Sooner: »Jane by Charlotte«
Natürlich ist von diesem Vorhaben Befangenheit zu erwarten. Wie könnte es anders sein, wenn eine Tochter ihre Mutter porträtiert? Aber sie zeigt sich unvermutet und verblüffend: »Warum herrscht zwischen uns diese Schüchternheit«, will Charlotte von Jane wissen, »diese Schamhaftigkeit, die es im Verhältnis zu deinen anderen Töchtern nicht gab?« – »Schon als Kind hast du mich eingeschüchtert«, gesteht Jane, »du warst so geheimnisvoll.«
Die Nähe, die man Charlotte Gainsbourg und Jane Birkin unterstellt hätte, steht von Anfang an infrage. Diese Intimität wäre ein toter Winkel gewesen, würde es sich um ein konventionelles Porträt handeln. Aber in »Jane by Charlotte« ist deren Fragilität ein Kinoglück – ein Ansporn, das Wagnis der Entdeckung einzugehen. Die beiden Frauen werden zu Co-Autorinnen: Zwei schüchterne (ihrem Wesen nach) Exhibitionistinnen (von Berufs wegen) verstricken sich gegenseitig in einen forschenden Dialog über Verwandtschaft, Kraft, Krankheit, Tod und über die Ehe, vor allem jene mit Serge, Charlottes Vater. Die Tochter will von der Mutter lernen, beneidet sie um ihr Grundvertrauen ins Leben. Jane erstaunt das, denn Charlotte scheint doch so gründlich sich selbst zu gehören. Oft findet die Zwiesprache also auf Augenhöhe statt, wenn sie als Künstlerinnen, Mütter und Medienberühmtheiten ihre Erfahrungen abgleichen.

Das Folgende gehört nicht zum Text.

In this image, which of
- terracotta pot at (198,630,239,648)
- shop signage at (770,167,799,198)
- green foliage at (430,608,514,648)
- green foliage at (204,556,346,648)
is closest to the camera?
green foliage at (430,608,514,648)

Sechs Jahre hat Charlotte an ihrem Regiedebüt gearbeitet, die meiste Zeit sicher im Schneideraum mit einer Fülle von Home Movies, neuen Impressionen und alten Gefühlen.
Das Phänomen Birkin verlangt die freie, ungebundene Form. Agnès Varda kam ihm 1988 mit ihrem vergnügt fantasierenden Essayfilm »Jane B. par Agnès V.« bei. In »Jane by Charlotte« ist die Montage weniger assoziativ als atmosphärisch. Die Schauplätze wechseln, der Tonfall bleibt gleich, leise, tastend, zugeneigt. Der Film ist so unaufdringlich, dass man es nicht merkt, aber die zwei bleiben vor der Kamera stets Filmstars: außerordentliche Repräsentantinnen universeller Erfahrungen. Man darf zwei bescheidenen Aristokratinnen im Alltag zuschauen, den die Regisseurin mit einem kühnen Blick für Nichtigkeiten darlegt; manche essenziell, andere eben doch nur belanglos. Die Dritte in diesem Bunde ist nicht weniger wichtig, Charlottes jüngste Tochter Jo, deren kluge Unternehmungslust das Motiv der Weitergabe unterstreicht.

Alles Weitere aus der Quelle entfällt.